I’ve been spending a lot of time thinking and churning recently – more, even, than normal. You might know me as extroverted and enthusiastically sincere, and that’s true – sometimes. What’s also true is I’m a brooder. And it’s brooding season – here in fall, and here in the United States.
What I want in my life is, I think, pretty common: I want to live a long, relatively happy, and meaningful life. I don’t aspire to be famous, which sounds like a double edged sword particularly in the age of 24/7 and social media. I don’t need to leave an indelible mark on the world beyond whatever my one humble life adds up to as part of the sum of so many lives in a changing world. And I don’t need to be rich. Secure, yes. Generous, yes – but that’s a choice I can make no matter what I have, whether it’s time, money, or just being a good, kind human when I have the opportunity.
My ambitions in life are rooted in this pretty basic wish to happily live out my years here on earth. I find that I need to spend time being active and outdoors, express myself (hello, painting and writing), and feel a sense of connection and belonging with people. My life’s work is seemingly figuring out and creating the conditions to optimize the likelihood that the above can happen. As everyone knows, that work – and its internal/external demands – ends up comprising most of my waking moments. So, in a way, the ongoing pursuit of creating my life is my life.
I have it pretty damn good. By any earthly measure, I am obscenely rich: I have access to electricity on demand, running water, cheap and abundant fuel, nutritious food, and endless Real Housewife franchises at my fingertips. I paint landscapes that inspire me, and am lucky enough to call it work. I have enough time for hobbies like, oh I don’t know, training for and running an ultra-effing-marathon. If that’s not a luxury sport in terms of resources required to implement it, I don’t know what is.
I also feel this squeeze, like a vice tightening. Food, rental, and other service costs are going up and staying there while the money I make stays about the same. Healthcare is a black comedy. I recently got a bill for accepting a phone call, and have invested hours fighting it (it’s not resolved). Dental isn’t a thing. Work feels quite volatile, with uncertainty for everyone looming – and, for Wes for example, a reality with the government presently shutdown while his work is often guiding in National Parks.
And there is chaos, ineptitude, and vengeance at the federal government level where wrecking balls at all levels have been and continue to swing, but I – and many – have this dreadful foreboding that the full impacts haven’t hit yet. Not nearly. The impacts are being felt first by those who are most vulnerable, but you already know the “first they came for…”. You already see what is happening to free press, due process, and speech.
What I want, again, is humble yet maybe also audacious: I want to live a fulfilled life, defined by what that means specifically for me. And something I believe at a deep, I guess you could call it spiritual level, is that my fate is bound up in the fate of others’. I know the adage about none of us being free unless we are all free is true, at an elemental and, frankly, practical level. What good is my life and existence if it relies on subsuming or ignoring others’? The world gets better when we have a lot of Allis out there doing their thing to fulfill their own lives; not when the individual ability to do so is criminally, and often at the institutional level, uneven. (Also, just a little btdubs: removing these barriers is how we find a cure for cancer. Not by imprisoning vast swaths of the population who might find it, or crushing people in impossible situations. Not by lifting up those with the loudest, angriest voices and putting them in charge of the country.)

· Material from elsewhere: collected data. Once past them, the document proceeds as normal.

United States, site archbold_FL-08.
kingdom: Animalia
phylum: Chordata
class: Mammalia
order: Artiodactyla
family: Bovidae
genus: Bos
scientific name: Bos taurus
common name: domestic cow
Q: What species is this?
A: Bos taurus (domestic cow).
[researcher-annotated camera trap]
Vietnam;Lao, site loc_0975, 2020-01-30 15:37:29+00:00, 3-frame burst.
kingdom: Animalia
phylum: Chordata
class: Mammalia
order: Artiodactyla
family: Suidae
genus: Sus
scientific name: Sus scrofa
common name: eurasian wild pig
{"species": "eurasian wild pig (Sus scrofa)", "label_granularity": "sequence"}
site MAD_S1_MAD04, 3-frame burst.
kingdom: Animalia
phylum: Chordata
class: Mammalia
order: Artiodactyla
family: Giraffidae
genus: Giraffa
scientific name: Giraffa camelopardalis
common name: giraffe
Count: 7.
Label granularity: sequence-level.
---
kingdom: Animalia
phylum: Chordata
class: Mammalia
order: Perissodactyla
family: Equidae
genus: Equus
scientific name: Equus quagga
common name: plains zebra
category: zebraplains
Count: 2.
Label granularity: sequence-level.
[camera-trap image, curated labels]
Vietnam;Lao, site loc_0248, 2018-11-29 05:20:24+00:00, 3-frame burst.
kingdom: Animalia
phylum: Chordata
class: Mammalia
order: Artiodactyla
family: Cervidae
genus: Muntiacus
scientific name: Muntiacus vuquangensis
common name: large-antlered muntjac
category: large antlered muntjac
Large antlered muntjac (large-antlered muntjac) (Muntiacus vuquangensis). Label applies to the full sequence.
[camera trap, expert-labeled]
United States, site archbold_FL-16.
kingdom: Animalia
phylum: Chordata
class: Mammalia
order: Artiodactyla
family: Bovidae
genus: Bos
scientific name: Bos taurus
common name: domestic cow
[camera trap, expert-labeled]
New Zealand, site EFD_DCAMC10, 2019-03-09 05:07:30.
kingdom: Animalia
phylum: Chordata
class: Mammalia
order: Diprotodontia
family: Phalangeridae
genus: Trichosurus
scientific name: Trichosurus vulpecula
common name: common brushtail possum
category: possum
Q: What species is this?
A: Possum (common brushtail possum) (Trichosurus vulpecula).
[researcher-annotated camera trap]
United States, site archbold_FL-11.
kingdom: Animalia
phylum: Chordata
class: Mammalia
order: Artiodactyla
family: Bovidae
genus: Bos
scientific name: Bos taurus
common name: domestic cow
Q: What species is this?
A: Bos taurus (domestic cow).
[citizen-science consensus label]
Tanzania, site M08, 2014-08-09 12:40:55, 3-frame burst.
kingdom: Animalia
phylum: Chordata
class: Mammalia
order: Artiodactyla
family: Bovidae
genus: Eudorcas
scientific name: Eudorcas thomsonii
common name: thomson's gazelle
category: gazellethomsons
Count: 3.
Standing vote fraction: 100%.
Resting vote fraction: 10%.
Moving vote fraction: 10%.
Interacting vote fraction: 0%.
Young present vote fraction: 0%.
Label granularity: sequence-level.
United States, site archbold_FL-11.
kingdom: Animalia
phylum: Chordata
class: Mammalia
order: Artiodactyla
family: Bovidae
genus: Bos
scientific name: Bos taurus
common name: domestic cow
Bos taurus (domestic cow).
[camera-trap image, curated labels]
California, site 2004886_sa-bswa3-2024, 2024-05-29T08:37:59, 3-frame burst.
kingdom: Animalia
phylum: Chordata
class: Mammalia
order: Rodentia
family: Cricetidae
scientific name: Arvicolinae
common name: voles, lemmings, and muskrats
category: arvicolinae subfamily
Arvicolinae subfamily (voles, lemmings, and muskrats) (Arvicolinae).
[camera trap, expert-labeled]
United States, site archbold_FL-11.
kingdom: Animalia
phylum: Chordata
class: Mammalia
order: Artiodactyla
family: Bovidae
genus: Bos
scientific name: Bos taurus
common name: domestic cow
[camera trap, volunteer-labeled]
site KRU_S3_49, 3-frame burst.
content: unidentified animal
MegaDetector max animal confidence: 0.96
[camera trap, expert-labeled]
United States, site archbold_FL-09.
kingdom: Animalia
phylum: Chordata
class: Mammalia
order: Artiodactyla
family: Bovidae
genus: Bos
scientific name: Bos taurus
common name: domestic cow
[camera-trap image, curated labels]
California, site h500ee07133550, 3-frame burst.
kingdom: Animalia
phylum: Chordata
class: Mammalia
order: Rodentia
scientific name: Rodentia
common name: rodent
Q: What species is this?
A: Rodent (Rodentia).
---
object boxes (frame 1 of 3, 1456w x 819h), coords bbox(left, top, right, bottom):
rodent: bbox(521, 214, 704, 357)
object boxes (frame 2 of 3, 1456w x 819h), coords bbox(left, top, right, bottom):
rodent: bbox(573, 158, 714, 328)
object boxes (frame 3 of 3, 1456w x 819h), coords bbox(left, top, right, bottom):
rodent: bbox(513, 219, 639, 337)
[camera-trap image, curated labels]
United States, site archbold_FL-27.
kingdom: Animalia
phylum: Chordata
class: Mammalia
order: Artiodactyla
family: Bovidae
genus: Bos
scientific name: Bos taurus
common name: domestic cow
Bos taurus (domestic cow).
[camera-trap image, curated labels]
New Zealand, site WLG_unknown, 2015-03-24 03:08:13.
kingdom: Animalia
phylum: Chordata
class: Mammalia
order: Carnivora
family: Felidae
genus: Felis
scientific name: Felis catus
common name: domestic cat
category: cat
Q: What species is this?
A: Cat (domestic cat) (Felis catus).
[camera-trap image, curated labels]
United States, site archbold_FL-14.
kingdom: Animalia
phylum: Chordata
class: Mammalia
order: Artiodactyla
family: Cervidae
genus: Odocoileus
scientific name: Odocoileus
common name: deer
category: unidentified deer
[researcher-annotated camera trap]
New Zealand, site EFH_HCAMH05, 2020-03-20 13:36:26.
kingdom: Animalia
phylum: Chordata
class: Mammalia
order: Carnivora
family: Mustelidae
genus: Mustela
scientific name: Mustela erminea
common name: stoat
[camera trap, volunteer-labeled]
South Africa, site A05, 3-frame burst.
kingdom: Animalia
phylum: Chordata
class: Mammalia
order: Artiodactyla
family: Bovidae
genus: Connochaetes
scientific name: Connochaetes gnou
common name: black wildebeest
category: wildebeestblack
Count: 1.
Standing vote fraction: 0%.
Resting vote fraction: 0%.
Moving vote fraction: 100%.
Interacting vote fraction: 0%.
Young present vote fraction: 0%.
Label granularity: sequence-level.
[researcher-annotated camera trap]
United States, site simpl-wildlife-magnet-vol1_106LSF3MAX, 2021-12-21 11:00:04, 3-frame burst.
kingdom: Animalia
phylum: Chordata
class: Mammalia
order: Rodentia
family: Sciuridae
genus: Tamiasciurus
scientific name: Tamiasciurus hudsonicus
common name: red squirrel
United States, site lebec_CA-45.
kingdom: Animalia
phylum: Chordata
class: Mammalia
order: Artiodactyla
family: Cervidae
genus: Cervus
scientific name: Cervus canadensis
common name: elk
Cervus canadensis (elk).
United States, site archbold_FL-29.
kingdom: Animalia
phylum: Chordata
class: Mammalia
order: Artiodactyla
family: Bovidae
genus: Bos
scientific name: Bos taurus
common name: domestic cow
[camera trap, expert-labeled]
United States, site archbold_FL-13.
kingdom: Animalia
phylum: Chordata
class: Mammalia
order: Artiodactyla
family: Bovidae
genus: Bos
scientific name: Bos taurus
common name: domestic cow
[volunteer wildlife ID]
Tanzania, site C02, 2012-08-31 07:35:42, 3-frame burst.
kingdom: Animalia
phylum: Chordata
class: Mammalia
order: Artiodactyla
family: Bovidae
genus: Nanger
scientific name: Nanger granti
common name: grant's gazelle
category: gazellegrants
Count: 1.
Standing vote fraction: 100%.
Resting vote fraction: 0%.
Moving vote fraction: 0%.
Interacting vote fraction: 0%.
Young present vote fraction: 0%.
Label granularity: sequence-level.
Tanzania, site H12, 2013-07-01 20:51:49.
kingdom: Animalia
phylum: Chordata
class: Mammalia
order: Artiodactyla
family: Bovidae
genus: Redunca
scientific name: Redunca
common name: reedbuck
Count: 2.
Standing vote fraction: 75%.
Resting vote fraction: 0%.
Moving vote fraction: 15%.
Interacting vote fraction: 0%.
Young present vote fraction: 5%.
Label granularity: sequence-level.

So: what, exactly, do I do? Contribute my piddling dollars to organizations and funds; call my members of Congress? Stock up on bagged rice and beans? Materialize money that we don’t have to create a nice solar-powered bunker? What about the people we love – what will they do, and what can we do for/with them? The unknowns of what might happen next are overwhelming and feel like a loop that quickly shorts itself out, in terms of time/resources needed to fulfill any meaningful sense of security or change. That’s fatalistic of me. I know something is better than nothing, but this is how it feels.
I don’t have the or even a complete answer. What I have been doing is my usual. I take one step at a time. I give time, money, and artwork. I pay attention. I talk, I agonize, I listen and try to understand. I facilitate meetings to help people doing good work move forward. And I straddle this daily bizarre existence where the dread and grief constantly hums, while I coach myself to breathe and enjoy the process of creating a sky on canvas. I run my long runs and feel, during those grueling hours, so focused that not another thought can really linger in my head, and I am wonderfully free. I embrace these and moments like them, because any life is short and we all deserve joy.
What I would love is your help in sharing any of your perspective, advice, or resources right now. What about what I’m saying lands with you or more importantly, what additional perspective would be useful? What are you doing to cope during these times? What are you doing to prepare for what comes next/the unknown, if anything? What are you doing to live as fully as you can?